(EXTRACTED RECORDS):
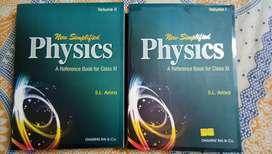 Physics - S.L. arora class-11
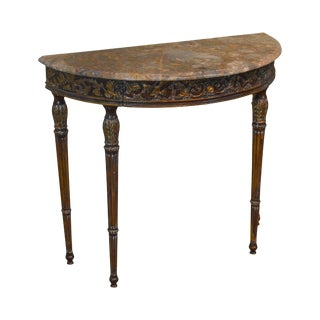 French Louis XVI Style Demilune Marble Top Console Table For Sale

---

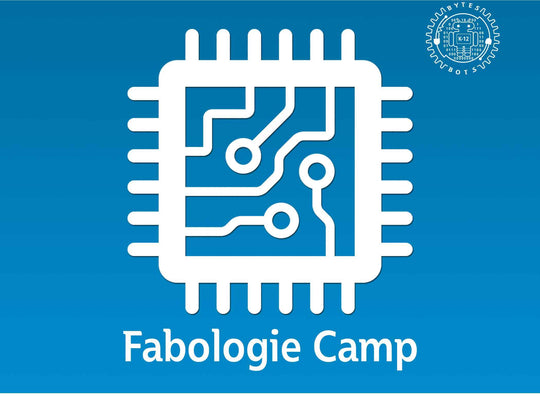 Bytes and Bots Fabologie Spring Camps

(WHAT IS NEEDED): In the entries above, find the line containing "Physics - S.L. arora class-11" and the line containing "French Louis XVI"; give again exactly those two lines and every line between them, minus the pictures.

(EXPECTED OUTPUT):
 Physics - S.L. arora class-11
 French Louis XVI Style Demilune Marble Top Console Table For Sale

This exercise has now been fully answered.